Research evidence suggests that a stratified care management approach is better at improving clinical and economic outcomes for low back pain (LBP) patients compared with usual care in the short-term. However, it is uncertain if these health and economic benefits are sustainable in the longer term.
To determine the effectiveness of stratified care compared with standard physiotherapy for LBP treatment.
A comprehensive search was undertaken of seven electronic databases (CINAHL, MEDLINE, Pedro, EMBASE, PsycINFO, Cochrane Register for Controlled Trials and Web of Science with full text. No time limits were applied, but studies were limited to English language publications and those involving human participants. Two independent reviewers undertook study selection, data extraction and appraisal of study RESULTS: In total, 6,842 patients (18 years and above) were included in the 8 trials reviewed - 4 were randomised controlled trials (RCTs) and the other 4 were non-RCTs. The pooled analysis of 3 studies (n = 2,460) demonstrated a strong evidence in favour of stratified care over standard care at improving overall pain (WMD [random] 0.46 [95% CI 0.21, 0.71]; P < 0.0003), with overall effect (Z = 3.6) and (RMDQ) scores (WMD [random] 0.71 [95% CI 0.05, 1.37]; P < 0.03), with overall effect (Z = 2.11) at 3, 4- and 6-months follow-up periods.

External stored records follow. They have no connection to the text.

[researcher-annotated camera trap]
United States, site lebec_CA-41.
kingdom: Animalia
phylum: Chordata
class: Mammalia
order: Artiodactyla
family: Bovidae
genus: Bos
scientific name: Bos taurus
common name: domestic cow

This current review demonstrated that a stratified care approach provides substantial clinical, economic and health related cost benefits in the medium and high-risk subgroups compared with usual care. Further research is needed for longer-term benefits.

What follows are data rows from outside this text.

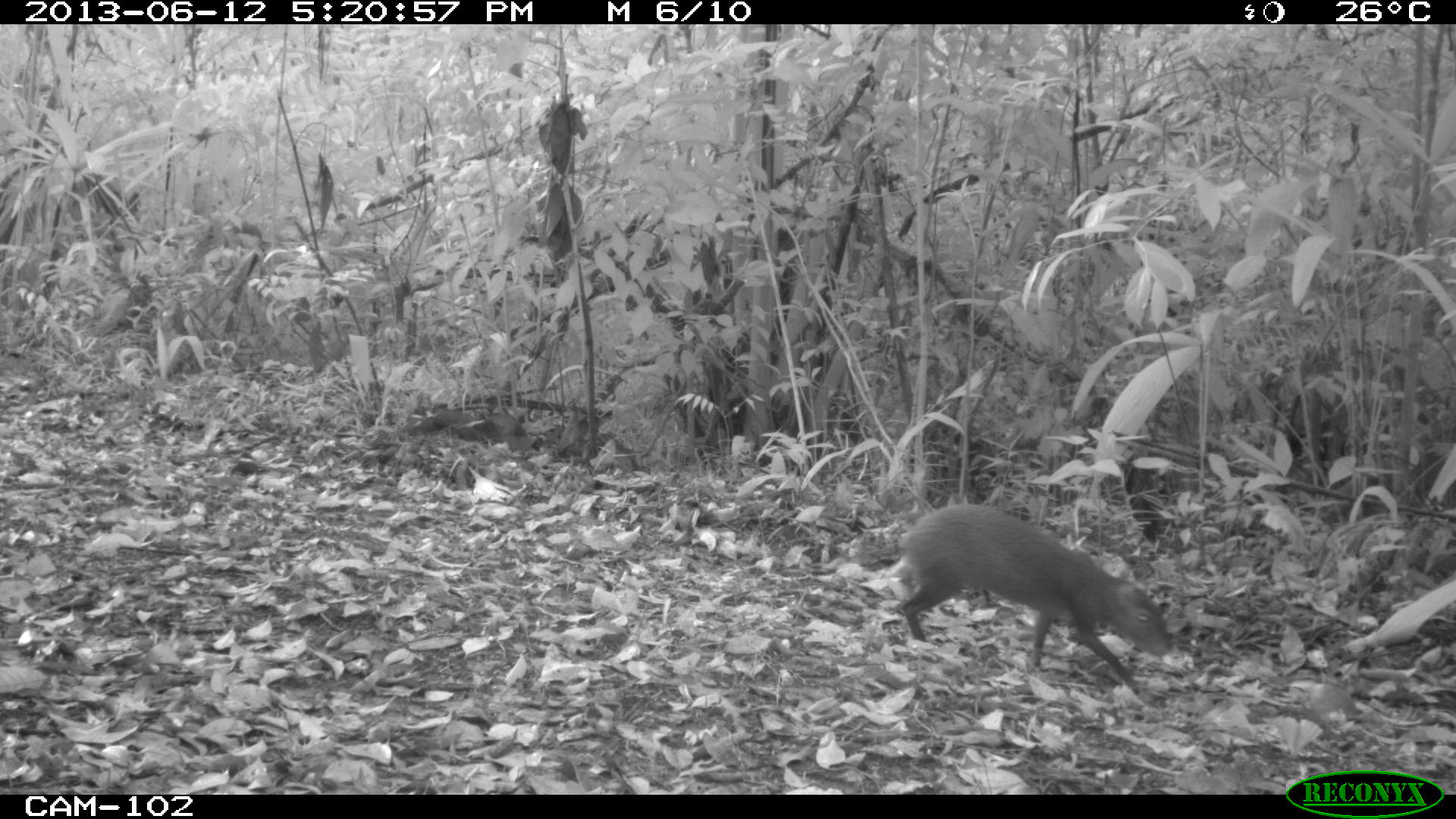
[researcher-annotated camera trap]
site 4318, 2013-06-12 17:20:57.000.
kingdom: Animalia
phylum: Chordata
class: Mammalia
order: Rodentia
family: Dasyproctidae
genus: Dasyprocta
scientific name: Dasyprocta punctata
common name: central american agouti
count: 1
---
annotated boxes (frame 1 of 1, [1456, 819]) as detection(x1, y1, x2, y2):
dasyprocta punctata: detection(896, 500, 1174, 707)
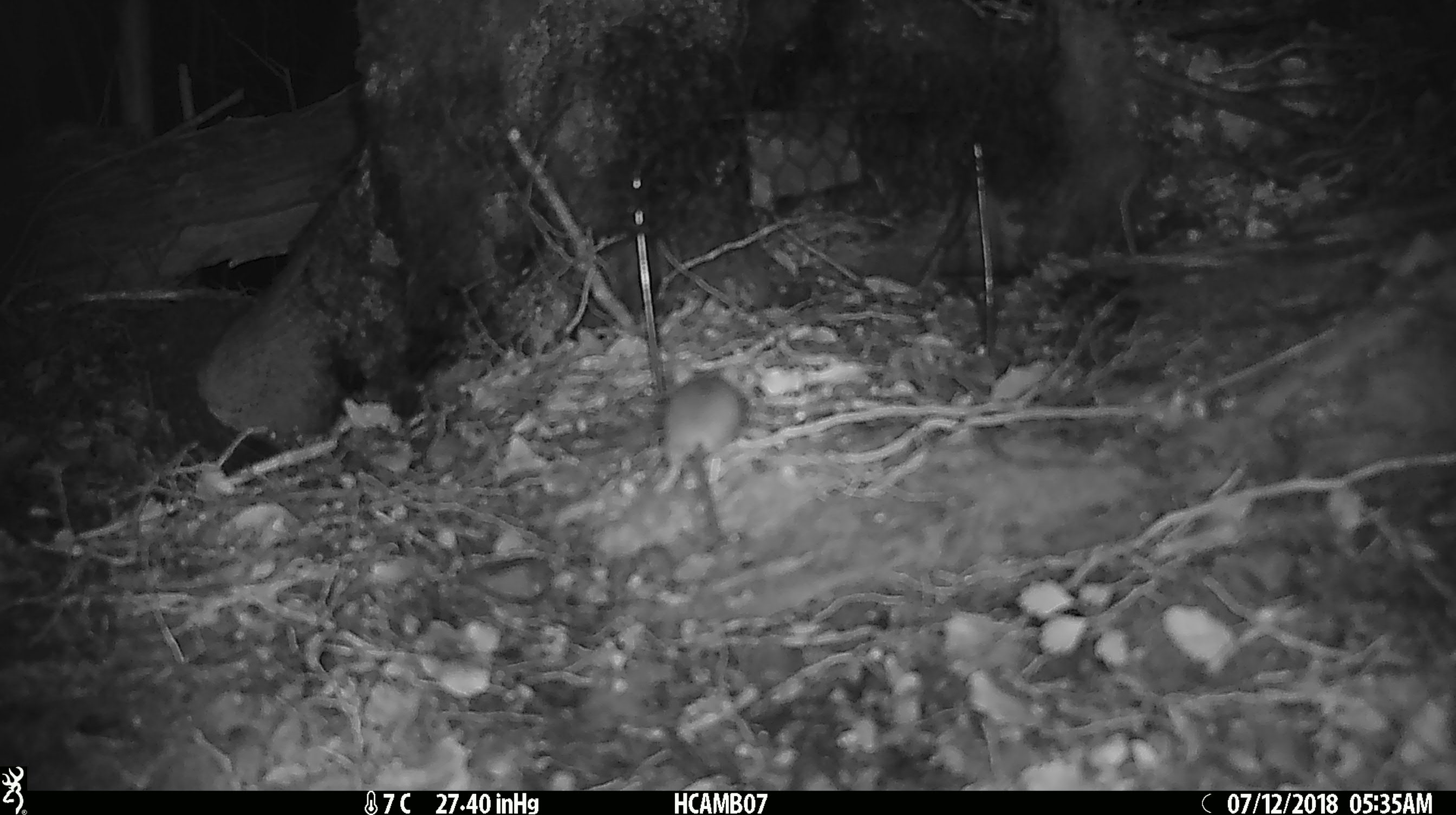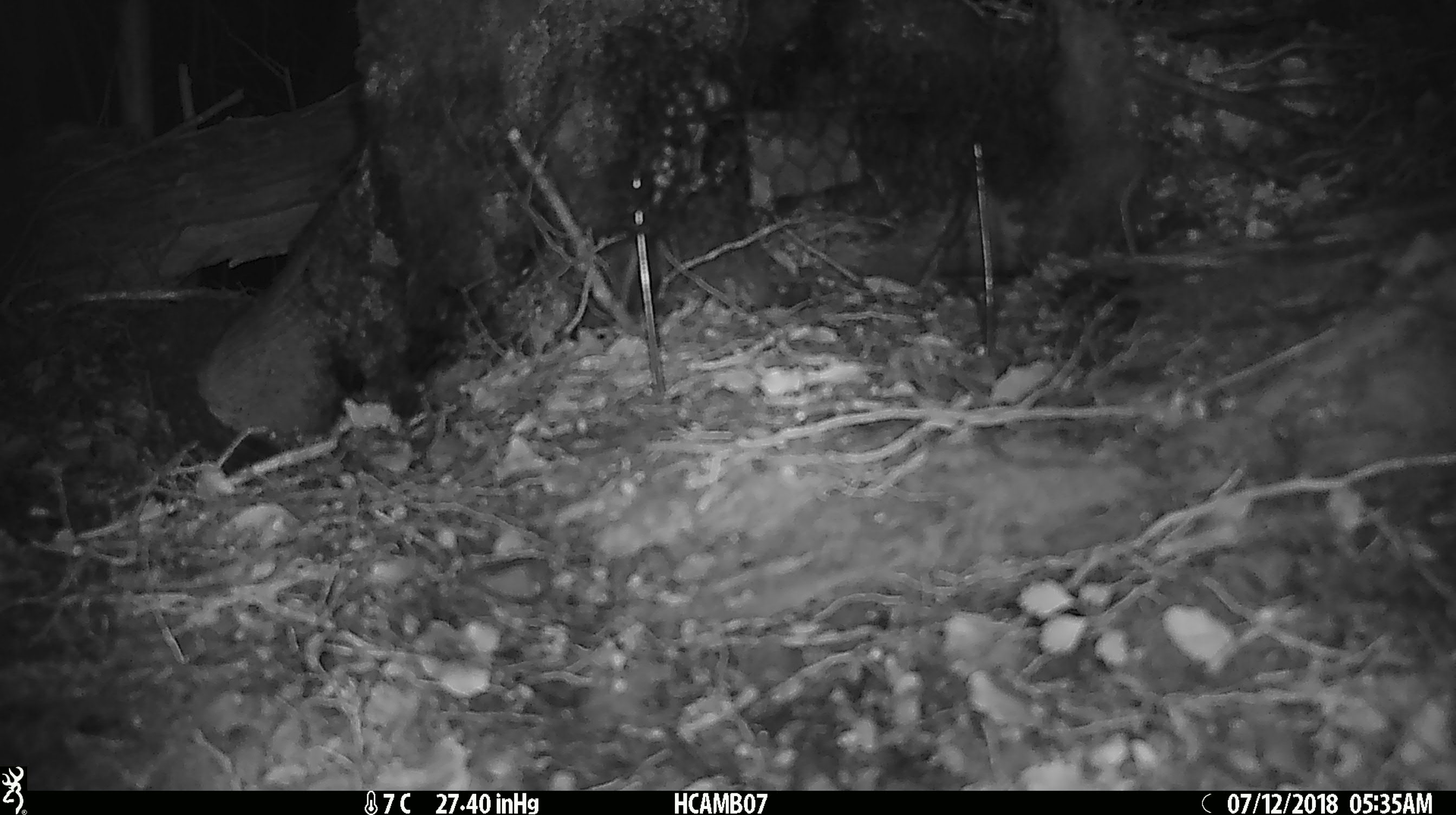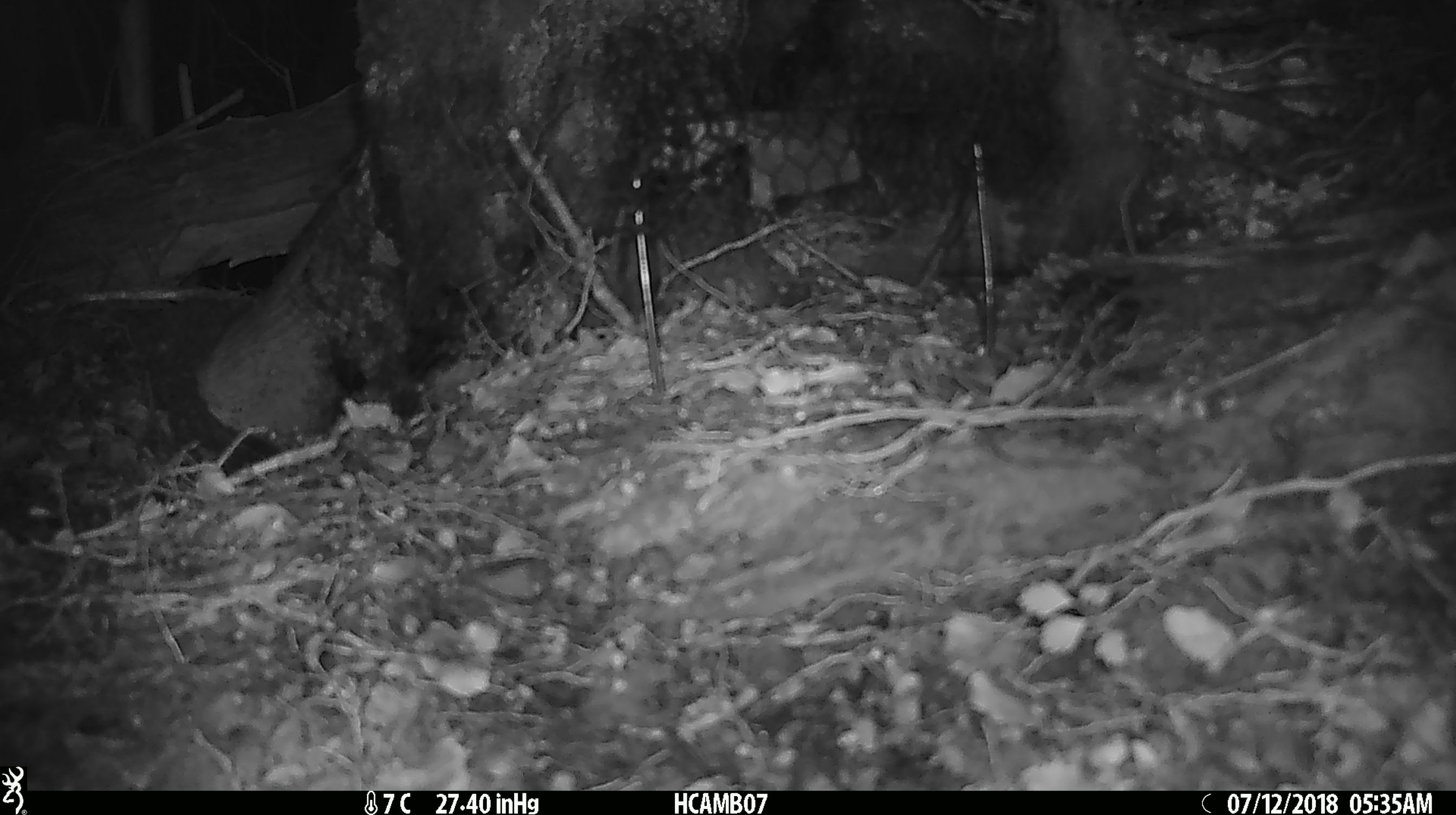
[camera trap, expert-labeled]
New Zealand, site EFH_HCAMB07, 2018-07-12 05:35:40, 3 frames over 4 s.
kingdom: Animalia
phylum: Chordata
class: Mammalia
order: Rodentia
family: Muridae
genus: Mus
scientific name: Mus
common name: mouse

研究证据表明,与常规护理相比,分层护理管理方法在短期内改善腰痛(LBP)患者的临床和经济结局方面效果更佳。然而,这些健康和经济效益在长期内是否可持续尚不确定。
确定分层护理与标准物理治疗相比对LBP治疗的有效性。
对七个电子数据库(CINAHL、MEDLINE、Pedro、EMBASE、PsycINFO、Cochrane对照试验注册库和科学网全文数据库)进行了全面检索。未设置时间限制,但研究限于英文出版物以及涉及人类参与者的研究。两名独立评审员进行研究选择、数据提取和研究结果评估。
在纳入综述的8项试验中,共纳入了6842名18岁及以上的患者——4项为随机对照试验(RCT),另外4项为非RCT。对3项研究(n = 2460)的汇总分析显示,有强有力的证据支持分层护理在改善总体疼痛方面优于标准护理(加权均数差[随机效应]0.46[95%置信区间0.21, 0.71];P < 0.0003),在3个月、4个月和6个月的随访期内总体效应(Z = 3.6)以及罗兰-莫里斯残疾问卷(RMDQ)评分(加权均数差[随机效应]0.71[95%置信区间0.05, 1.37];P < 0.03),总体效应(Z = 2.11)。
当前综述表明,与常规护理相比,分层护理方法在中高风险亚组中提供了显著的临床、经济和健康相关成本效益。需要进一步研究以确定长期效益。